Since 2012, Edinburgh, Scotland-based biofuel juggernaut Celtic Renewables Ltd. has been paving the way towards a brighter future for humankind. That’s because the company, a spinoff from Edinburgh Napier University, has been quietly developing biobutanol. Well, not quietly over there, where the government recently fermented Celtic’s operation with a £9 million grant to build a full-on biobutanol plant, scheduled to open in 2019. Oh, and biobutonal is a fancy name for a biofuel engineered from the waste generated by the Tullibardine Scotch distillery in Blackford, a sleepy little village located about 75 clicks north of Edinburgh.
Yes, you read that right. We’re sitting here debating “clean coal” and fucking fracking, while the Scots have figured out how to make auto fuel from the leftover sludge at the local Scotch factory. It’s kind of like how hot dogs are made, but instead of being comprised of lips and assholes and the ability to fuel your trip to the 4AM bars, biobutanol is made from draff and pot ale, and can fuel the taxi that will take you to the 4AM bars.
No, Celtic Renewables isn’t turning pot into petroleum (Big Marijuana, are you listening?), but rather taking Tullibardine’s leftover kernels of barley (draff) and yeasty liquid left over from fermentation (pot ale), waving a magic wand, and somehow turning whiskey into auto fuel that can work to run any car’s engine.
The company’s president and founder (and probably the best roommate you could have asked for in college), Professor Martin Tangney, told the BBC “This is the first time in history that a car has ever been driven with a biofuel produced from whiskey production residues.” He added, “It is fitting to do this historic drive in Scotland, which is famous not just for its world-renowned whiskey but also for being a powerhouse for renewable energy.”
While none of this is news for the Whiskeymobile enthusiasts among us, the big story this week is that Celtic Renewables successfully test-drove the first biobutanol-fueled automobile.
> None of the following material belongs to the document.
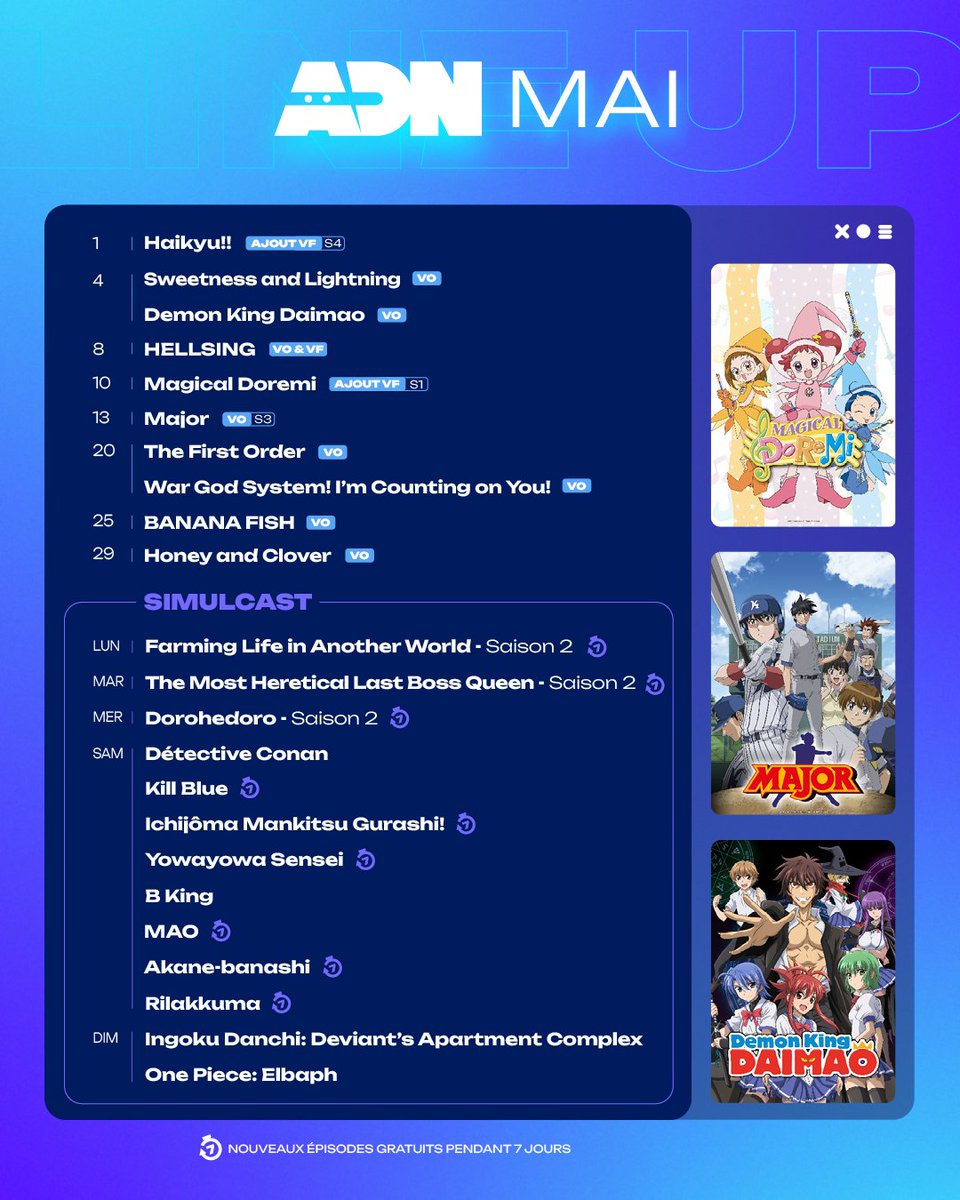 Animation Digital Network tweet media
BBC Scotland reporter Lisa Summers was behind the wheel for the Whiskeymobile’s maiden journey, and said that the car “fell smooth” on the short jaunt, and didn’t notice any difference from a regular ol’ Petrolmobile. No mention was made about how the Whiskeymobile compared to the Ginmobile. Also, we’re pretty sure that there is no Ginmobile.
The BBC also reported that Celtic Renewables will be targeting other whiskey-producing countries, such as Japan, India and these United States. Kentucky, we’re putting you on notice! Let’s catch up to Scotland. Give us the Bourbonmobile!